Ça ne l'était pas du tout, je n'avais simplement pas envie de m'expliquer à elle. Malheureusement, voyant son regard espiègle, j'ai su qu'elle savait ce qu'il se tramait.
— T'as un petit ami Cam ?
— Non.
— Aw, allez, je voulais te demander comment ça se passait dans ta vie amoureuse, depuis ton coming-out tu es resté célibataire ! C'est pas juste pour un garçon aussi beau !
— Arrête, ai-je bredouillé, gêné, Et puis pour ton information, les homosexuels ça ne court pas les rues non plus.
— Et pourquoi pas ?
Silencieux dix secondes, le temps de comprendre pourquoi elle me disait ça, j'ai fini par lever les yeux au ciel.

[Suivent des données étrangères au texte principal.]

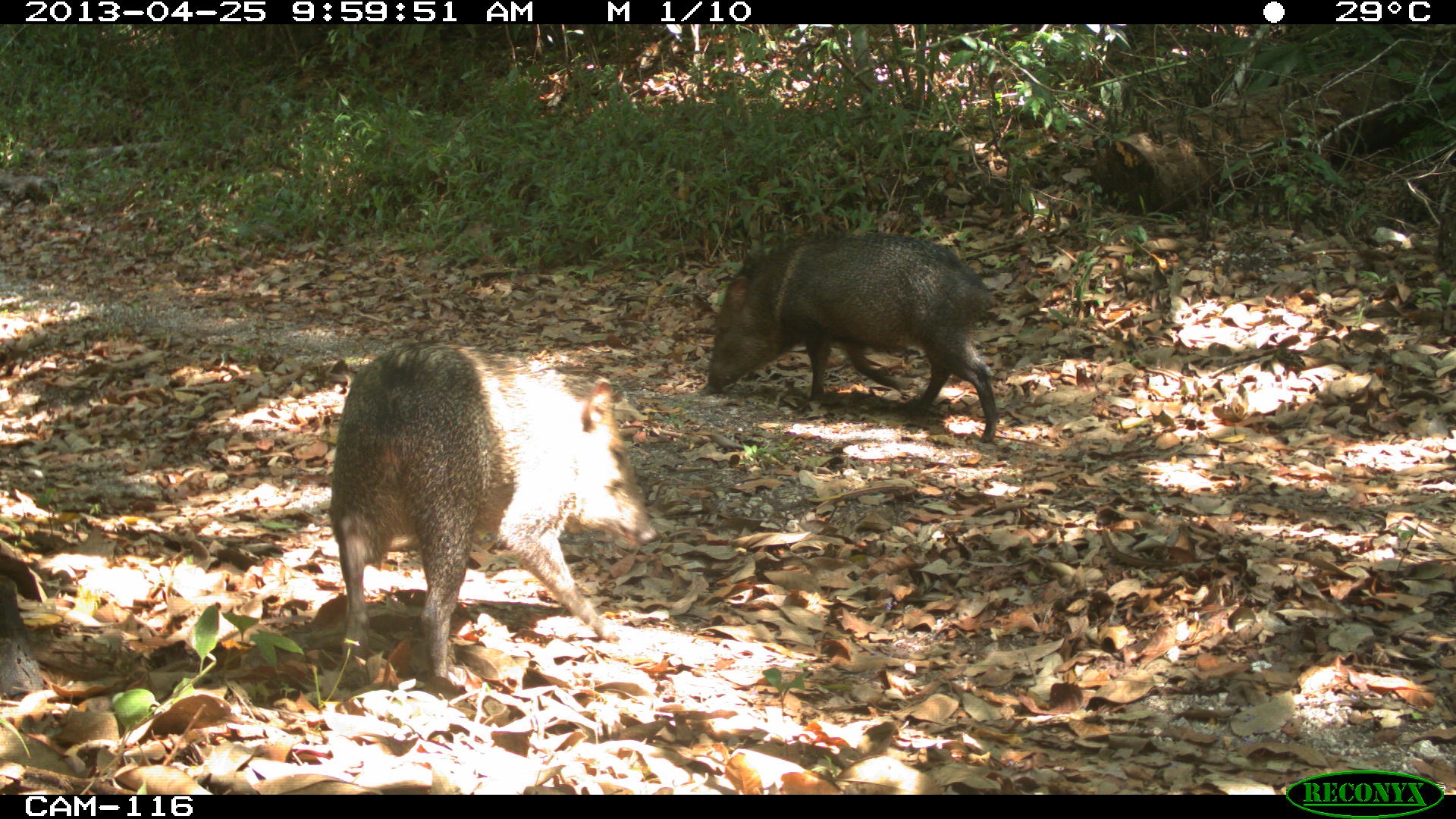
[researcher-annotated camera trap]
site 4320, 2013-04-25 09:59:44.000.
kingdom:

— Maman ! ai-je pesté, C'est qu'une expression c'est tout !
— Je sais ça, débile, je te nargue.
— Allons bon.
— Plus sérieusement, tu ne me parles plus ces temps-ci, j'ai envie de savoir ce qu'il se passe dans ta vie choupinou, je m'inquiète pour toi.
— Je vois que tu es surtout déterminée à me donner un surnom, ai-je ri avant de me gratter la nuque et de regarder ailleurs, C'est juste que c'est compliqué, j'ai quelques affaires avec Lucas, mais je n'arrive pas bien à déterminer ce qu'on est.
Elle acquiesça en silence, souriante, m'incitant ainsi à continuer. Ma mère avait toujours été quelqu'un qui écoutait les autres particulièrement bien, et pouvoir me confier m'a toujours fait me sentir mieux. Alexandre aussi était quelqu'un qui savait écouter, mais avec lui, je finissais toujours par raconter n'importe quoi, incapable de garder mon sérieux trop longtemps.
— Je veux dire ... Je l'aime, ça, c'est plus déniable. Mais je n'ai aucune idée de ce qu'il ressent envers moi, c'est beaucoup trop ambiguë.
— Pourquoi tu ne lui demandes pas tout simplement ?
— Mais ça va pas ?? J'ai déjà eu pas mal de problèmes pour arriver là où on en est, je n'ai pas envie qu'on reparte à moins mille à cause de moi.
— Je dis juste que si tu vois une opportunité, tu devrais la saisir.
Je me suis tu, réfléchissant un peu. Les opportunités avec Lucas ... Ce n'était pas non plus ce qui manquait. Surtout quand on savait qu'il avait quand même voulu m'embrasser dans les toilettes du lycée.
J'aurais peut être dû lui dire que j'étais d'accord, après tout.